[TEXT BLOCK — start]

The calculated annual yield for this system is 3,679kWh, which should be enough to fulfil the household’s electricity needs, estimated at 3,207kWh based on previous usage. 

Solar Panels – the ‘heart’

Monocrystalline Solar panels

Key to the collection of energy from the sun are naturally the solar panels. These vary in size, and technology is improving continuously, so the latest available are more efficient than previous generations.

Those selected for this project were 13 x 385W JA Solar Monocrystalline Panels with latest PERC (Passivated Emitter and Rear Cell) technology. Monocrystalline are more expensive but more efficient, with a longer lifespan than other types available. PERC technology improves light capture near the rear surface, optimising electrons flow and thereby achieving higher efficiencies.

Solar Panels installed on the Roof

The amount produced by a solar array naturally depends on sunlight hours and will be much lower with poor weather or as daylight reduces, whilst household electricity demand also varies during the day.

The ultimate aim of using solar power is to reduce as far as practically possible the need to source energy from the grid. Consequently, a larger array of modules than those just to meet the typical usage amount is needed to ensure adequate production whatever the weather, with the excess being stored or exported. 

Mounting fixtures
Optimisers

Alumero mounting kits were used for fixing the solar panels to the property roof, together with Tigo optimisers which maximise the generation from each panel. Without such optimisation, the power output from all solar modules can be reduced when some of the array is in shade. 

DC Isolators

DC isolators connect two ‘strings’ of series connected panels to the Hybrid Inverter.

Hybrid Inverter – ‘the brains’

In order for the system to be truly useful, power conversion and energy management functions are needed, to ensure a seamless and uninterrupted supply of electricity from the available sources i.e. an appropriate mix of the local generation, storage and grid supply. Chosen for this installation was a Lux Hybrid Automated 16 Amp single phase inverter.  

Inverter

The Hybrid Inverter ensures that when solar energy is available i.e. during daylight hours, this is firstly routed to provide for domestic consumption, and then used to charge the battery storage (as required, if not full). Any additional energy is exported to the external grid. When there is not enough energy generation from the solar array, the hybrid inverter routes the energy storage to the household, and when this is depleted, electricity is imported from the grid in the usual way. Critically, where to source electricity from is completely seamless such that the domestic consumption is never interrupted and the household is unaware of these ‘decisions’ being made.

It’s the inverter’s job to take the DC electricity produced by the solar panels and turn it into 240V AC electricity for household use. It’s a sad fact that many domestic appliances then take this 240V AC and convert it back to DC and lower voltages like 12V and 5V; this double conversion adding theoretical inefficiencies. But this is simpler to implement than rewiring the entire building and trying to then integrate with power to and from the grid.

AC Isolator
AC Isolator

AC Isolators connect the Inverter’s output to the household electricity supply.

Batteries – ‘the memory’

Quite literally, ‘saving for a rainy day’ is the function of the batteries, which add to the capability and capacity of solar power generation. They are effectively ‘optional’ since the system can be run without them. But since there is a huge natural variation between maximum sunlight and night-time, it makes sense to capture excess energy at peak times, and use this when sunlight is not available or sufficient. 

Chosen for this project were 2x Aoboet Uhome-LFP 2400 providing 4.8kW of storage capacity.

[TEXT BLOCK — finish]
[DATASET EXCERPTS — start]

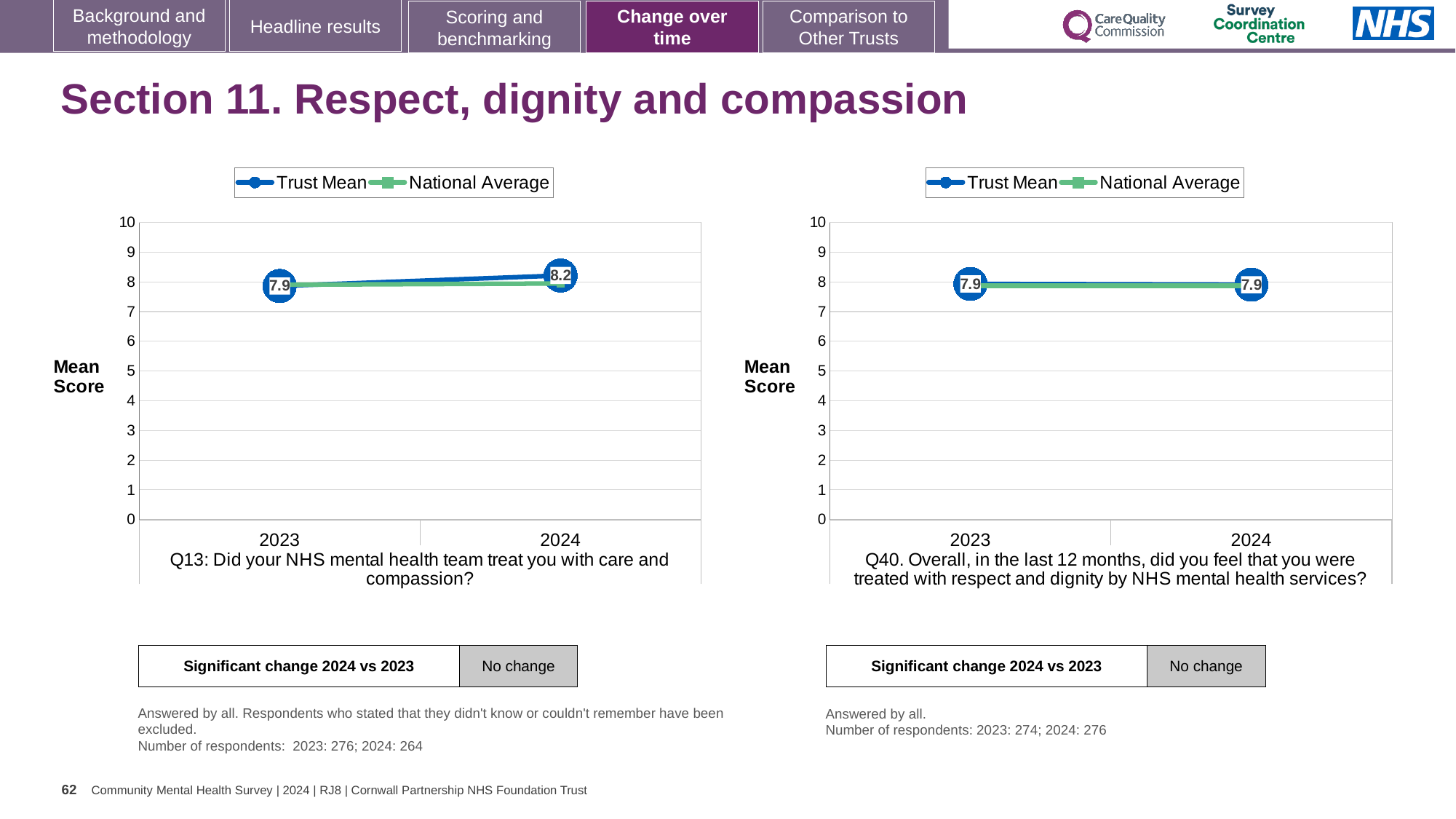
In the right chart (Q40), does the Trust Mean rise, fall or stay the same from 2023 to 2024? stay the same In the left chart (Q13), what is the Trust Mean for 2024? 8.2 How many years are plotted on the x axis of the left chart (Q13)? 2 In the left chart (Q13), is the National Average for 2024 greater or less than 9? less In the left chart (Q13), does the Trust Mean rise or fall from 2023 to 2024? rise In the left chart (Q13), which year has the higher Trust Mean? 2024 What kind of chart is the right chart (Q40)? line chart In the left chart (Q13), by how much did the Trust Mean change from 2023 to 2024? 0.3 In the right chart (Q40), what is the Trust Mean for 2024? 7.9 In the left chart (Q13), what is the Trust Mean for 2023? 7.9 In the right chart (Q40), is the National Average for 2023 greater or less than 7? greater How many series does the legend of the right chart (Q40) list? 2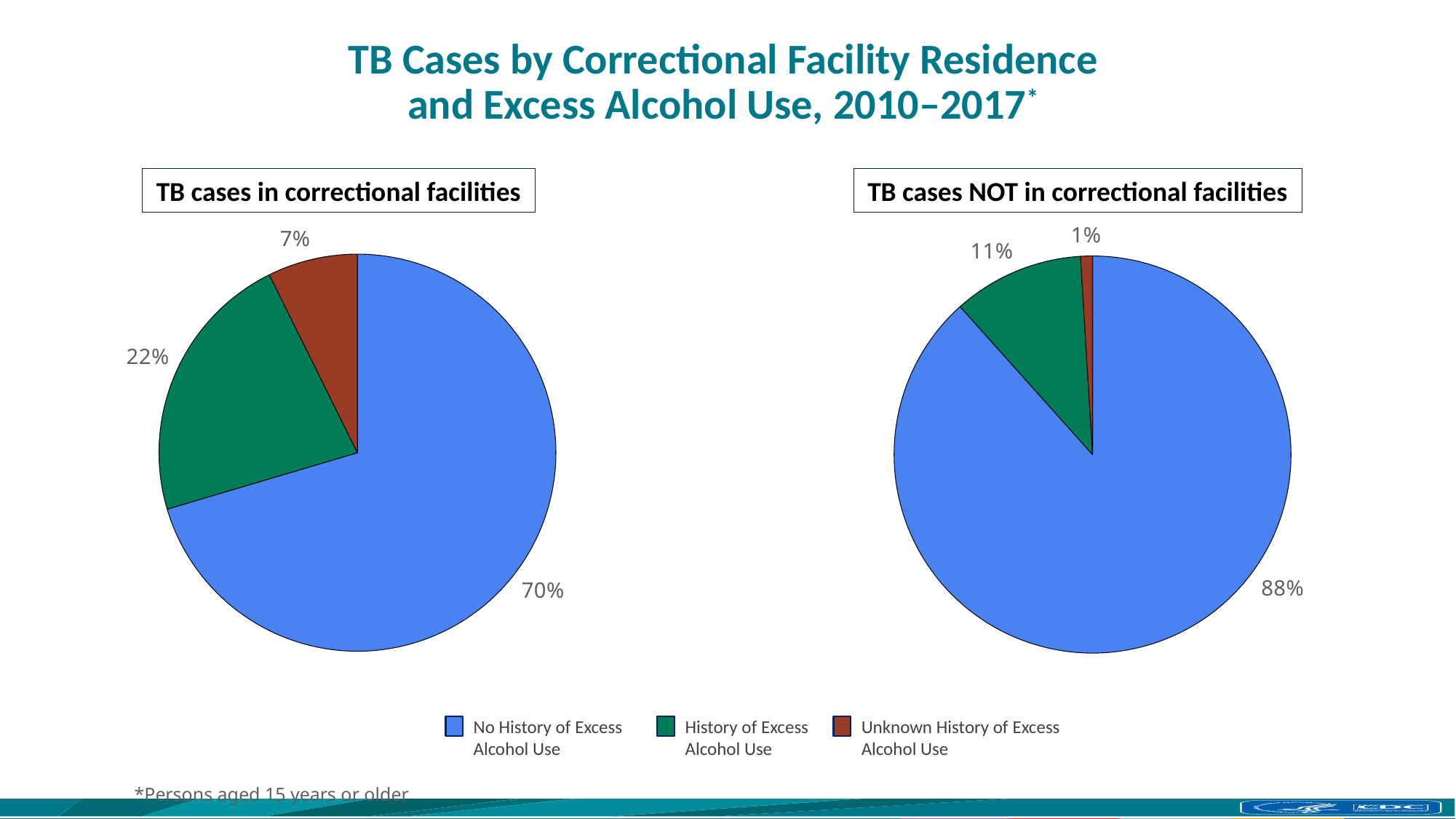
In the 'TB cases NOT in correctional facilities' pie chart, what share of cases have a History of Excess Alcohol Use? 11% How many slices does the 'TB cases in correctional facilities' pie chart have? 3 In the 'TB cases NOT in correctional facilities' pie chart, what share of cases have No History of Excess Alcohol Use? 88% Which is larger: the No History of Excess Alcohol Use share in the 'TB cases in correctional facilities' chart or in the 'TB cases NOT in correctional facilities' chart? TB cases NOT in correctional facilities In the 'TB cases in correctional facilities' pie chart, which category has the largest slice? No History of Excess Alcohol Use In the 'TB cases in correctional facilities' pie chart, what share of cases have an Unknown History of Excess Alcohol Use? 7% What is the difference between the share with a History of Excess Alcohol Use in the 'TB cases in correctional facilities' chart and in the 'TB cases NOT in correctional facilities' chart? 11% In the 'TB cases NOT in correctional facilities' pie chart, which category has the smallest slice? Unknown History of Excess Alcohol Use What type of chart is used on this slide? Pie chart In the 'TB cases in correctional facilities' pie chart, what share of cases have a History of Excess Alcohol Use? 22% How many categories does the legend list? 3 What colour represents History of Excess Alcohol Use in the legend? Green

[DATASET EXCERPTS — finish]
[DATASET EXCERPTS — start]

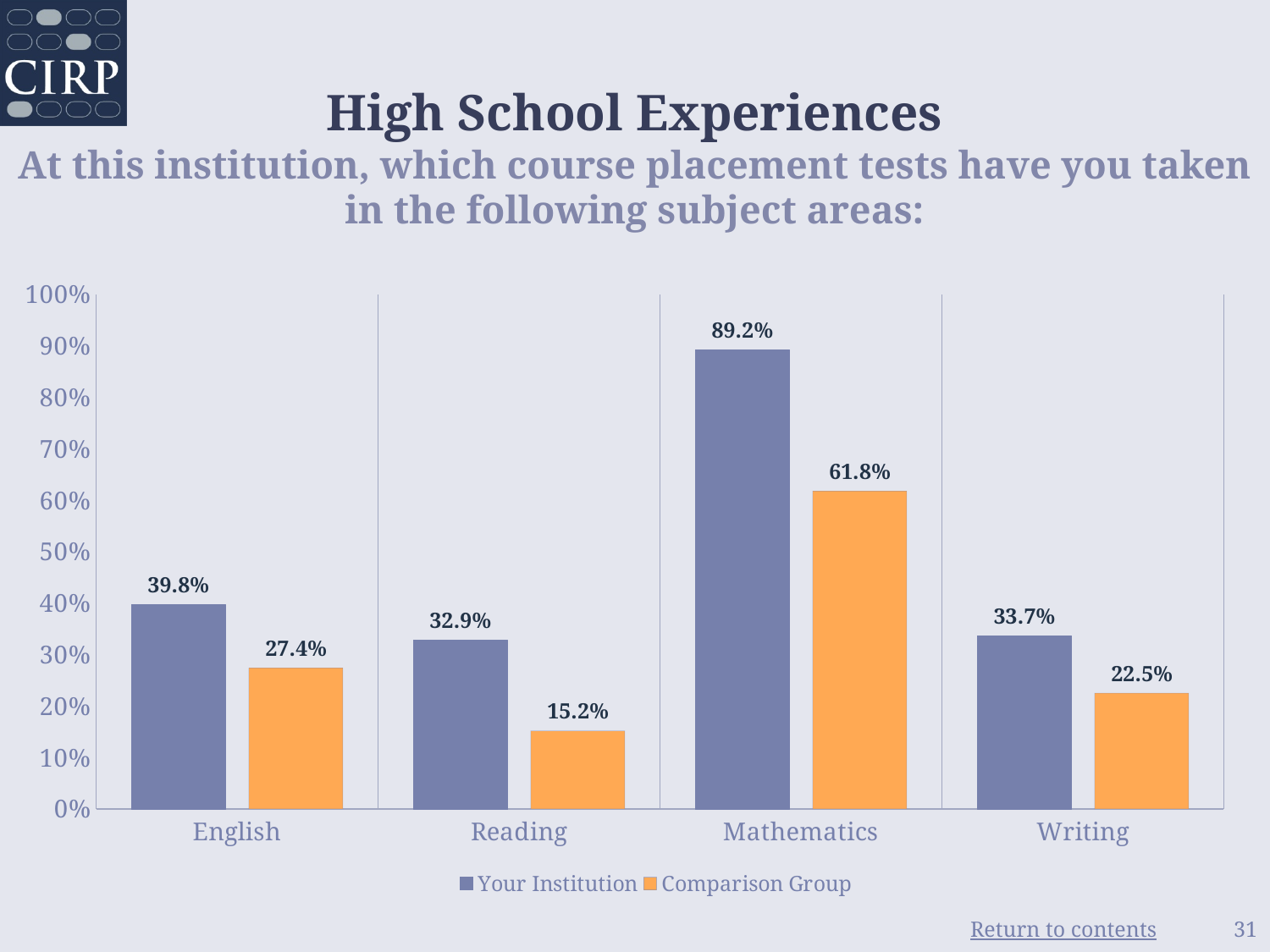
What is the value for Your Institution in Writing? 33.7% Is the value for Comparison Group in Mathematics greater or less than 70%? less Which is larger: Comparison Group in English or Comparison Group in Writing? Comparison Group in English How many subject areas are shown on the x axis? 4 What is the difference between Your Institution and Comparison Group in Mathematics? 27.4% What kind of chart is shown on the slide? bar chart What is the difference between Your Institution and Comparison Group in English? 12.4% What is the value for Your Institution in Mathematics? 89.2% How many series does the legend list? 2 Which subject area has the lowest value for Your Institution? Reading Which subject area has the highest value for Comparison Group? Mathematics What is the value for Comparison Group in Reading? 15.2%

[DATASET EXCERPTS — finish]
[DATASET EXCERPTS — start]

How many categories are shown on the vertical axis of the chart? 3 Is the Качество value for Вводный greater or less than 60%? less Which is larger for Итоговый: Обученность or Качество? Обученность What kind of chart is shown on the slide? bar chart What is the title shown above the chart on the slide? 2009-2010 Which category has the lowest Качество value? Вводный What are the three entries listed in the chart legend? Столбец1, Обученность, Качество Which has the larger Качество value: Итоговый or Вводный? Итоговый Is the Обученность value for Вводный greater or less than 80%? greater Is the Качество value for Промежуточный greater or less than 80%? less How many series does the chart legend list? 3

[DATASET EXCERPTS — finish]

Name every equipment brand mentioned in the home solar text, and give the part of the system each brand supplied.

**EXERCISE ANSWER**
- JA Solar: the solar panels (13 x 385W monocrystalline panels)
- Alumero: the mounting kits
- Tigo: the optimisers
- Lux: the hybrid inverter (16 Amp single phase)
- Aoboet: the batteries (2x Uhome-LFP 2400)